#### Task description:
Can you carry the Christ the King sermon forward from its last sentence?

#### Passage provided:
◇ ◇ ◇ ◇ ◇ ◇ ◇
King of the Jews, King of All

The following was preached at Veedersburg and Hillsboro UMC on Sunday, November 21, 2010.  The text for this week's message is Luke 23:33-43.

You may or may not remember a couple weeks ago, when I said that the story of Zacchaeus for All Saints’ Day wasn’t going to be the only passage that you might be wondering about this month.  Well, in case you haven’t figured it out, this week is the other week that I was talking about.  After all, who in the world preaches on the crucifixion story on the Sunday before Thanksgiving?  Who does that?  To be honest with you, I never would have thought about it, but after studying this passage all week, I can’t help but think that it is the perfect passage for this Sunday.

You’ve heard me talk from time to time about the Christian calendar.  The Christian calendar is a way to help us remember the different seasons of the Christian year.  You may or may not know that next week begins Advent.  Advent is the four weeks that lead up to Christmas, and actually mark the beginning of the Christian calendar.  This Sunday, then, is kind of like the final Sunday of the year.  The Christian calendar culminates in a celebration of Christ the King.  It is a week in which we remember that Christ reigns.  We may not think about it in our daily lives, but perhaps there is nothing more important for us to remember as we enter into a week in which we celebrate Thanksgiving – that Christ indeed reigns.
◇ ◇ ◇ ◇ ◇ ◇ ◇
#### Dataset:
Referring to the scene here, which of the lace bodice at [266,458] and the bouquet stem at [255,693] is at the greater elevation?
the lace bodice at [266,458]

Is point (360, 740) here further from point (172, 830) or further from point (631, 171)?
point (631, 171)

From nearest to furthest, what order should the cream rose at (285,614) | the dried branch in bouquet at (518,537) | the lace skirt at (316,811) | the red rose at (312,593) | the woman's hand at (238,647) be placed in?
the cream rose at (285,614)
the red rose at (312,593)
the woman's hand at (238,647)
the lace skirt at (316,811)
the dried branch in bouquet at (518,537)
◇ ◇ ◇ ◇ ◇ ◇ ◇
#### Written answer:
What we read in this passage is something fundamental to the Christian life: the element of paradox.  A paradox is a statement or group of statements that points to some kind of inherent contradiction. In George Orwell’s Animal Farm, there is a part that says, “All animals are created equal, but some are more equal than others.”  In Hamlet, the title character says, “I must be cruel to be kind,” which is a saying that you may be more familiar with from Nick Lowe’s 1979 song of the same title.

As we really look at the Christian faith, we find that it is full of paradox.  To truly live, you must die to the self.  Love your enemies.  But perhaps there is no greater paradox to the Christian faith than what we read about in today’s passage: a suffering and dying Messiah.  Because the Messiah wasn’t supposed to be killed.  The Messiah was supposed to be the one who led Israel back to its glory days.  The Messiah was supposed to be the one who pushed out the occupying forces and governed Israel as in the days of David.  The idea of a Messiah who would give his life for the people was not even in the realm of possibility.  It was a paradox.

In the first century, there were several figures that claimed to be the Messiah.  They would always try to overthrow the government, but once they were killed, the movement died with them.  Nobody continued to follow a Messiah once he was killed, because if he was killed, then clearly he wasn’t the Messiah, and there was no need to follow him in his death.  But that wasn’t the case for the followers of Jesus.  In fact, his death was the catalyst that helped the movement become a worldwide phenomenon.  It’s a paradox.

We know about the life of Jesus.  We know about his birth, which we will celebrate over the next month.  We know about the miracles, the healings and the teaching.  We know about his innocence and the false trial that caused him to end up where we find him in this passage.  And when we come to today’s passage, we want to know more, but we don’t necessarily get that.  We simply read in verse 33, “they crucified him.”  That’s it – “they crucified him.”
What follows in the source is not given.